The implementation book. I’ve come close to needing to implement the low level details of TCP/IP in an embedded system a few times in my career. I’ve never actually wound up getting deep into the implementation, but if I had (for IPv4 at least) this is the book I’d have kept close by. It covers (with code fragments and all the trimmings) the implementation details associated with the IP and TCP layers of IPv4 from one end to the other. It also contains a chunk of information on SNMP though I’d likely go with more focused volumes if I were trying to build an SNMP implementation on top of an existing TCP stack.
Sometimes you just need a spline to define a smooth path from one point to another. This book brings rigor and detail to the mathematics behind them.
Somewhat of a specialized topic, but they are useful more often than you might think when trying to render smooth looking curves or surfaces to fit an existing data set.
XSLT promised to be the ‘sed’ of XML, taking in an XML document
There have been a number of times that I’ve looked at implementing encrypted network links (though so far never needed to use the OpenSSL library). This book looks like it provides pretty good coverage of the use of the library and its supporting components.
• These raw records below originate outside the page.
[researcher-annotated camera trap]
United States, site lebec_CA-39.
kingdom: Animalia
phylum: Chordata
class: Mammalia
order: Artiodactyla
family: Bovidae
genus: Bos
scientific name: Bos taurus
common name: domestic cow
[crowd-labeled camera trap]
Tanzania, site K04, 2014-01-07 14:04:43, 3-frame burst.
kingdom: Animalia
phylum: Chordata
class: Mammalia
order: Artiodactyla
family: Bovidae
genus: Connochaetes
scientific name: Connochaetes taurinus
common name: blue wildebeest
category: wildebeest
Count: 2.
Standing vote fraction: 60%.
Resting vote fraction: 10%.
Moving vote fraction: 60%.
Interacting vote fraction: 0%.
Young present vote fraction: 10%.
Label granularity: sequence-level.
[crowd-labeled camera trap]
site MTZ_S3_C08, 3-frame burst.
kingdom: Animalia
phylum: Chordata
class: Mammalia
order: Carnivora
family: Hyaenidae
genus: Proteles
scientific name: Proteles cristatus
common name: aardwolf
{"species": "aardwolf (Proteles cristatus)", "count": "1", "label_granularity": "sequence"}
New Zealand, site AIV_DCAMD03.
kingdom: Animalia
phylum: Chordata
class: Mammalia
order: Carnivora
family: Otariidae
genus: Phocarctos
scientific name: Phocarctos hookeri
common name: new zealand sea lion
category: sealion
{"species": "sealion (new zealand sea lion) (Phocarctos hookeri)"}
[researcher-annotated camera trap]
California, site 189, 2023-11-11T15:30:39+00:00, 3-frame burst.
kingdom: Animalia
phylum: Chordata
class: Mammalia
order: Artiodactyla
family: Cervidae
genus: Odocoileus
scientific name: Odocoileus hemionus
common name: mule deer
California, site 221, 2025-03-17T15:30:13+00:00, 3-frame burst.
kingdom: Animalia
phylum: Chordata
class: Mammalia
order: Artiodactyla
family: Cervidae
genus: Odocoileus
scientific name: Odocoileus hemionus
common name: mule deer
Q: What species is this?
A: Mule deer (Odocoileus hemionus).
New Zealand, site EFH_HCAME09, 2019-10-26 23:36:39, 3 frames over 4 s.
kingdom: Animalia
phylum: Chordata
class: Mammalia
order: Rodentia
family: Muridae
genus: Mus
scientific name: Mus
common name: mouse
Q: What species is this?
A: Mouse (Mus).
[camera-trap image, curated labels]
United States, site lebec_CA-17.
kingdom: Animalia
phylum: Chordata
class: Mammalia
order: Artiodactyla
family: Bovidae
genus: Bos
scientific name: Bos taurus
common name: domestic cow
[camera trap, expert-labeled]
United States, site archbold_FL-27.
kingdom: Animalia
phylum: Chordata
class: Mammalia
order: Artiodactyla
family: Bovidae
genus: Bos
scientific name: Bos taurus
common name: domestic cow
Even with the nasty flaw that turned up recently, this is still one of the most widely used and most rugged SSL implementations out there.
There is a third edition.
Win32 command line scripting isn’t the most flexible environment to work in, nor is it all that pleasant but it is readily available on windows machines and easy to work with, even for non-programmers. This book is one of the few sources for detailed information on writing batch files for windows that I’ve run across.
Not quite the latest version of the ‘Stroustrup’ book, but recent enough for most purposes and the latest version I have in paper book form. A handy place to go looking for details that don’t get used all that often as a reference and refresher.